Aside from the usual suspects of Nietzsche’s
affection, admired, and occasionally maligned, in groups or as individuals, Marie-Henri
Beyle, aka Stendhal, occupies a special niche, rivaled by very few in
importance. Nietzsche exalts him both as a psychologist, based primarily
on Stendhal’s 1830 masterpiece of fiction Le Rouge et le Noir, and as an
aesthete, based primarily on his 1822 non-fiction work De L’Amour.
Although in Nietzsche’s psychological realm Fedor Dostoyevsky reigns supreme,
Stendhal stands a most respectable second to the Russian genius. (“…Dostoevsky, the only
psychologist, incidentally, from whom I had something to learn; he ranks among
the most beautiful strokes of fortune in my life, even more than my discovery
of Stendhal.” [In Götzen-Dämmerung: Skirmishes
of an Untimely Man #45.])
Ironically Nietzsche lavishes quantitatively more praise on Stendhal
the psychologist than on Dostoyevsky, and here are some of those laudatory
instances:
“A final trait for the image
of the free-spirited philosopher is contributed by Stendhal, whom, considering
German taste, I do not want to fail to stress -- for he goes against the German
taste. “Pour être bon philosophe,”
says this last great psychologist, “il
faut être sec, clair, sans illusion. Un banquier, qui a fait fortune, a une
partie du caractère requis pour faire des découvertes en philosophie,---
c’est-à-dire, pour voir clair dans ce qui est.” (Jenseits
39.)

=======

● WHAT IS REQUIRED
Reproduce verbatim everything in the passage on Nietzsche and Stendhal from "Although in Nietzsche’s" down to "Untimely Man #45.])".

=======

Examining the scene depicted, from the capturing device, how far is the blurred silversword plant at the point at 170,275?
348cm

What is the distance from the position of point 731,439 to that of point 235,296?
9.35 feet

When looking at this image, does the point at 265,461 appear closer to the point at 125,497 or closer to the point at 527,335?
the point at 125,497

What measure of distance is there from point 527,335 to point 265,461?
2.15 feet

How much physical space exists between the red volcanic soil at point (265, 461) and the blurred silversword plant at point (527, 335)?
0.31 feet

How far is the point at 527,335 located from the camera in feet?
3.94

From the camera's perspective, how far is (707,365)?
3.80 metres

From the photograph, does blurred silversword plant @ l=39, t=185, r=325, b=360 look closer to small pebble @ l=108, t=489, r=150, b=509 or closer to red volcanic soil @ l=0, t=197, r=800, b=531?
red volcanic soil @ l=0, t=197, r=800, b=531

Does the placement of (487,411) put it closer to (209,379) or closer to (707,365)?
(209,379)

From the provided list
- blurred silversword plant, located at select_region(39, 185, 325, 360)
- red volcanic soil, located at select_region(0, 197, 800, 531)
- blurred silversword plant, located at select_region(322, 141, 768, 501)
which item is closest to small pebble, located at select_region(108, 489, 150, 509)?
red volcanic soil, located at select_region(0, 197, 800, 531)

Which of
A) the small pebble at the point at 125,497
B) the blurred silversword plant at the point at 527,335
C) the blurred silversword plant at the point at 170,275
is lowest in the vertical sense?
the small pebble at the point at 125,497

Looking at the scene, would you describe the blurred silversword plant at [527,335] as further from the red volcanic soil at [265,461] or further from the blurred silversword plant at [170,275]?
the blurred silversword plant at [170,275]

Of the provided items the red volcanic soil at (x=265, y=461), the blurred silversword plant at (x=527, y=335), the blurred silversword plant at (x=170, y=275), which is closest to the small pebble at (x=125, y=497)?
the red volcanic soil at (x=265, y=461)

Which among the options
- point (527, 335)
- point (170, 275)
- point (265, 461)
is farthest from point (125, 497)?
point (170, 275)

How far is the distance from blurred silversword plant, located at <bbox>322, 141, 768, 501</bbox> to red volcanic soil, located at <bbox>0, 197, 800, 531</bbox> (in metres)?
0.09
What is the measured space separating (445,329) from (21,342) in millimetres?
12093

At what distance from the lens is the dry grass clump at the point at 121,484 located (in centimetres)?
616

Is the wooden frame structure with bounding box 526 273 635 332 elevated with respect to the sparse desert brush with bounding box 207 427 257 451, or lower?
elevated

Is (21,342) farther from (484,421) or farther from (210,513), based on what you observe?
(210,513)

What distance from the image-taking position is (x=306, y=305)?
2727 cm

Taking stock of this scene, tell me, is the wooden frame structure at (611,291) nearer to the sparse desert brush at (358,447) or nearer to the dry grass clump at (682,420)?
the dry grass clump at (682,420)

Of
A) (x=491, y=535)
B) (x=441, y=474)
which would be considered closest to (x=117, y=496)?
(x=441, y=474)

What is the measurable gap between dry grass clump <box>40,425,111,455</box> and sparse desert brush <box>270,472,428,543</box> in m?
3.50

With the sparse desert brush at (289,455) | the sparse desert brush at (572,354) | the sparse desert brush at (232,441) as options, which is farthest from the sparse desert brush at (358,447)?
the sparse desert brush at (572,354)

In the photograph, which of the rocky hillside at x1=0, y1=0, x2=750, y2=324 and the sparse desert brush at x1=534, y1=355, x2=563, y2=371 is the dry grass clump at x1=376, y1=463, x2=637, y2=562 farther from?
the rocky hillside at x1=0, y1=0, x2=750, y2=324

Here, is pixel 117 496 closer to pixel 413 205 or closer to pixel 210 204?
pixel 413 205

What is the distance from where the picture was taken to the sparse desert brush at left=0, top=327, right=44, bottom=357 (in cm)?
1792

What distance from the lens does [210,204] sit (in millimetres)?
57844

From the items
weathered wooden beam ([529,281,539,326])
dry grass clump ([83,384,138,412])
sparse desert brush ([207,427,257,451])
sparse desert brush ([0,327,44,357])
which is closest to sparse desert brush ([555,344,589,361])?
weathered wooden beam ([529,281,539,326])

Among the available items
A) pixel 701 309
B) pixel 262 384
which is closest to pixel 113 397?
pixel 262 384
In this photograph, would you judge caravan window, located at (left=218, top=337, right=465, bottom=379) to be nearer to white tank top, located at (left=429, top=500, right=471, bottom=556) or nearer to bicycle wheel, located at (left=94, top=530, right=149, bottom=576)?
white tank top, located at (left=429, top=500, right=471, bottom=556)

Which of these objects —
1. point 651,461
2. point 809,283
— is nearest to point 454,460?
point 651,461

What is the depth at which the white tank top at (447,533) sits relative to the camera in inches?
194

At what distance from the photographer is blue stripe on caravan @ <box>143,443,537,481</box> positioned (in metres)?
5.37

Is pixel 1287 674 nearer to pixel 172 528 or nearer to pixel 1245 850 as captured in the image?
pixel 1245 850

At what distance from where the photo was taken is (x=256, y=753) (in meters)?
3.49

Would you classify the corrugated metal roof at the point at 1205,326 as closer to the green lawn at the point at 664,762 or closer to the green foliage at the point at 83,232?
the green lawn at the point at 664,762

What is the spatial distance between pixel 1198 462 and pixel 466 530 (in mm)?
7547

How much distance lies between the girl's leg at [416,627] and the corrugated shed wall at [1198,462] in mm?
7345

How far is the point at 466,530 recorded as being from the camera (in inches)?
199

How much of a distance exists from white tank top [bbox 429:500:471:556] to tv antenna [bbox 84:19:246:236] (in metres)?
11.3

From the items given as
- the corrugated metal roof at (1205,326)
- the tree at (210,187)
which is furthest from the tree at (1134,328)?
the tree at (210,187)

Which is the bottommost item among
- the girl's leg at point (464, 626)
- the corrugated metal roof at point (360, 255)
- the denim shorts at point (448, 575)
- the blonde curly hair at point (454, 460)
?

=======

● COMPLETE RESPONSE
Although in Nietzsche’s psychological realm Fedor Dostoyevsky reigns supreme,
Stendhal stands a most respectable second to the Russian genius. (“…Dostoevsky, the only
psychologist, incidentally, from whom I had something to learn; he ranks among
the most beautiful strokes of fortune in my life, even more than my discovery
of Stendhal.” [In Götzen-Dämmerung: Skirmishes
of an Untimely Man #45.])